**EXERCISE GOAL:** In the entries that follow, find the line containing "Wall Art - Mixed"; from there, copy every line exactly through the line containing "Le Père Noël est un DJ".

*** Opening of INFORMATION SUPPLIED ***

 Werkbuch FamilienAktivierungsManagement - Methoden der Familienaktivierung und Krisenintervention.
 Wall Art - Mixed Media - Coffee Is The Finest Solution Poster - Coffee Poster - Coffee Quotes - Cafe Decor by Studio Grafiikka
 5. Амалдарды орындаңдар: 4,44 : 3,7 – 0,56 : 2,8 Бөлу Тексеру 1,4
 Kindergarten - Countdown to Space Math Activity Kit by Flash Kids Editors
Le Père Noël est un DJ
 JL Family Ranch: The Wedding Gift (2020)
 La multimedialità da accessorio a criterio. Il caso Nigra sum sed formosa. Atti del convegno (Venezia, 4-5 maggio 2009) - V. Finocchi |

*** Close of INFORMATION SUPPLIED ***
*** Opening of INFORMATION SUPPLIED ***

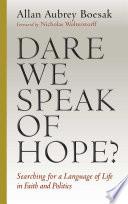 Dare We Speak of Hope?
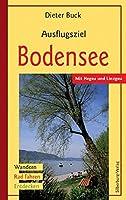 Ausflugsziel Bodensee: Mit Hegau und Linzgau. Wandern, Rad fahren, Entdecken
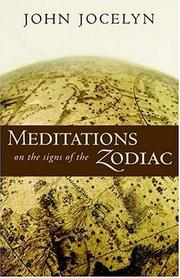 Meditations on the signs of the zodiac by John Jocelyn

*** Close of INFORMATION SUPPLIED ***
*** Opening of INFORMATION SUPPLIED ***

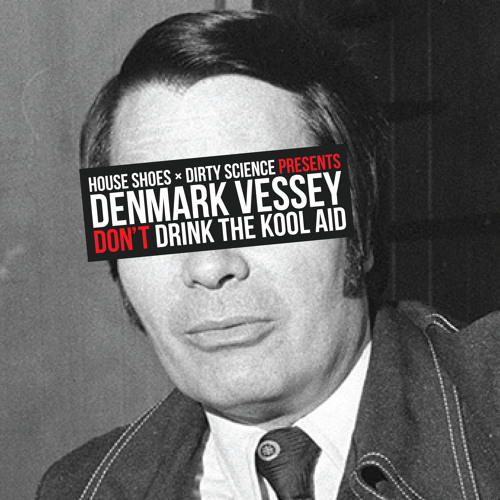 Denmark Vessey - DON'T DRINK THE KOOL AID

*** Close of INFORMATION SUPPLIED ***

**THE COMPLETED TASK:**
 Wall Art - Mixed Media - Coffee Is The Finest Solution Poster - Coffee Poster - Coffee Quotes - Cafe Decor by Studio Grafiikka
 5. Амалдарды орындаңдар: 4,44 : 3,7 – 0,56 : 2,8 Бөлу Тексеру 1,4
 Kindergarten - Countdown to Space Math Activity Kit by Flash Kids Editors
Le Père Noël est un DJ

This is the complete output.